What to work on:
a - Answer these questions from the Epigraph conventions document:
(i) What does the frontend of Epigraph have no need of?
(ii) Which ticket covered English localization?
(iii) In what style should a suggested commit message be written?
b - Write the next part of the Epigraph conventions document, starting after its last sentence.

Document section:
| name | epigraph-conventions |
| description | Conventions and hard-won gotchas for the Epigraph codebase (Spring Boot backend + vanilla-JS frontend, no build step). Use this whenever adding or editing a backend endpoint, adding a new user-editable field on User, touching any frontend static file (auth.js, ui.js, api.js, i18n.js, avatars.js, index.html, styles.css), or iterating on a UI/visual design change before writing real code. Trigger even if the user doesn't mention "skill" or "Epigraph" by name — any work under backend/src/main/java/com/mkrasikoff/epigraph or backend/src/main/resources qualifies. |
Epigraph conventions
Epigraph is a Spring Boot + vanilla-JS quote-collection app. There's no frontend build step —
backend/src/main/resources/static/* is served as-is. This skill captures patterns and gotchas
that came out of real tickets (TASK-51 username field, TASK-117 settings redesign, TASK-115
avatar picker, TASK-118 English localization) so they don't have to be rediscovered.
Always propose a commit message after edits
After finishing a round of edits — including a small follow-up fix mid-conversation, not just the
final wrap-up of a whole task — suggest a commit message in the [TASK-NNN] ... style seen in
git log, scoped to just that round's diff. This is already required by the top-level
CLAUDE.md, but it's easy to let slide once a task turns into many small back-and-forth rounds
(UI feedback, bug fixes, content corrections) — do it every time a round changes files, without
waiting to be asked.

Supplied material:
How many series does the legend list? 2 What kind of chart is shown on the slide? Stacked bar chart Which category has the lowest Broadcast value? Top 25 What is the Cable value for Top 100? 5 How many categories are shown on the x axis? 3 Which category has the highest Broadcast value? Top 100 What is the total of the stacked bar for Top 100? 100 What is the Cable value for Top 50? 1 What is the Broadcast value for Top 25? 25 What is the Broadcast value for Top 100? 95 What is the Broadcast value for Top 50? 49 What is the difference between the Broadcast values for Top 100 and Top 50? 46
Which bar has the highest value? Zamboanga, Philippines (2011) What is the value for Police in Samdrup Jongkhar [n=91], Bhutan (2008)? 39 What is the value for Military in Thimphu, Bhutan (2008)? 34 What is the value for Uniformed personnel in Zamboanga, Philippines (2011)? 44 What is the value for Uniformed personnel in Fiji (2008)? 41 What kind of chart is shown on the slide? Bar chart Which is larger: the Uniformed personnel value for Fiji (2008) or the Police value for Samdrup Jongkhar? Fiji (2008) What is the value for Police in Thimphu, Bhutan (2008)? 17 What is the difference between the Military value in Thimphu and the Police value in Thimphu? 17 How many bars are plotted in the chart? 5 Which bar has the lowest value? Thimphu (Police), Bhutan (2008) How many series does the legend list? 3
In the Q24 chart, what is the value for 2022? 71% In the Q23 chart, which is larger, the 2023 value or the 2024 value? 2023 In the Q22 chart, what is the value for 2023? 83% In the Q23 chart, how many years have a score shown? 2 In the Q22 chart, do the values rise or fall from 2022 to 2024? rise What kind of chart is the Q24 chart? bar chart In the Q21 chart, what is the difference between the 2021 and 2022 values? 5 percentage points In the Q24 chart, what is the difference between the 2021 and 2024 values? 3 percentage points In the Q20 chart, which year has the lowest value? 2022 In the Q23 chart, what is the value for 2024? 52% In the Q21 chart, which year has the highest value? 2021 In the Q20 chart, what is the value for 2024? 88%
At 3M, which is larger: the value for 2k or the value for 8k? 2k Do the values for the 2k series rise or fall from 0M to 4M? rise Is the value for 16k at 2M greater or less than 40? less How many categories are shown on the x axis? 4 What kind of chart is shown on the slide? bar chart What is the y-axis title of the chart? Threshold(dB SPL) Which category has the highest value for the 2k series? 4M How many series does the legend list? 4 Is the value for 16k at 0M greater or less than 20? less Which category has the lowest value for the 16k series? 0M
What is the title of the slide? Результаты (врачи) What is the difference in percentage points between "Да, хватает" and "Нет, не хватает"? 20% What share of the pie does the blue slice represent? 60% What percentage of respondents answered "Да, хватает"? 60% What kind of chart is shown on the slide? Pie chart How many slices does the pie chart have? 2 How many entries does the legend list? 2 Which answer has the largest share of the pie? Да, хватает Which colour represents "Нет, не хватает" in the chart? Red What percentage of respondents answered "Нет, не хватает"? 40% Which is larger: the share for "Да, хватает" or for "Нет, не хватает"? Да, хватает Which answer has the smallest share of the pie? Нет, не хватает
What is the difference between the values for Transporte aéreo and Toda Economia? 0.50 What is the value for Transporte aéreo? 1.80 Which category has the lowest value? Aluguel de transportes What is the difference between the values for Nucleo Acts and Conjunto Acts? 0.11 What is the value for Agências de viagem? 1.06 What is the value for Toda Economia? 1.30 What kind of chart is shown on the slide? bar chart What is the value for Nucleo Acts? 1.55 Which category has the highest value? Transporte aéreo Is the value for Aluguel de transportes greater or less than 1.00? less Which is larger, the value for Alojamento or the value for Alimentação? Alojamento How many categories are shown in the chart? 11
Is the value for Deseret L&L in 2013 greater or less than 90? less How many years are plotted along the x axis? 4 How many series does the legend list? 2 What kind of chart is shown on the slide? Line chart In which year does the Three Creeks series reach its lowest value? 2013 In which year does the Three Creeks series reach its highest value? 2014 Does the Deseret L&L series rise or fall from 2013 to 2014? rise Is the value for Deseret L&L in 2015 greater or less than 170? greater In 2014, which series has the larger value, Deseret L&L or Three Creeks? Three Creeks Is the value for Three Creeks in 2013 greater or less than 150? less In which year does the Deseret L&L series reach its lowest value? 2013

Responses to the exercise:
a -
(i) A build step; the static files are served as-is.
(ii) TASK-118.
(iii) In the [TASK-NNN] ... style seen in git log.

b -
Adding a new user-editable field or endpoint
The username field and the avatarIcon field are the two precedents — mirror them exactly rather
than inventing a new shape. The reason to copy so closely: this backend has no enums and no
generic "settings" table, just one small field + one small DTO + one small endpoint per concept,
and keeping that consistent is what makes each addition trivial to review.
- Migration: add
backend/src/main/resources/db/postgres/NNN-description.sql (next sequential
number — check the highest existing file first). No manual changelog edit needed;
db-changelog.yaml uses includeAll and picks it up automatically.
- Entity field: add it to
User.java with a sensible Java-level default (e.g.
= "neutral") if the column is NOT NULL DEFAULT ... — this way new User() in tests and in
AuthService.register()/OAuth2SuccessHandler already gets the right value without extra code.
- DTO: new class in
dto/, validated with @NotBlank + @Pattern (a whole-string regex
alternation for closed sets like the avatar keys, or a shape regex for open text like
username). Don't reach for a Java enum here — it's not this codebase's style, and the DTO
pattern already gives clean 400s on invalid input via bean validation.
- Service method:
UserService method that does
findById(userId).orElseThrow(() -> new IllegalArgumentException("Пользователь не найден")),
sets the field, and saves. Keep the not-found message identical — controllers rely on catching
IllegalArgumentException generically.
- Controller endpoint:
PATCH /api/user/me/<thing> in UserController, wrapping the service
call in try { ... return ResponseEntity.ok(new ErrorResponse("...обновлен...")) } catch (IllegalArgumentException e) { return ResponseEntity.badRequest().body(new ErrorResponse(e.getMessage())); }. ErrorResponse doubles as the success-message DTO here —
that's intentional, not a bug.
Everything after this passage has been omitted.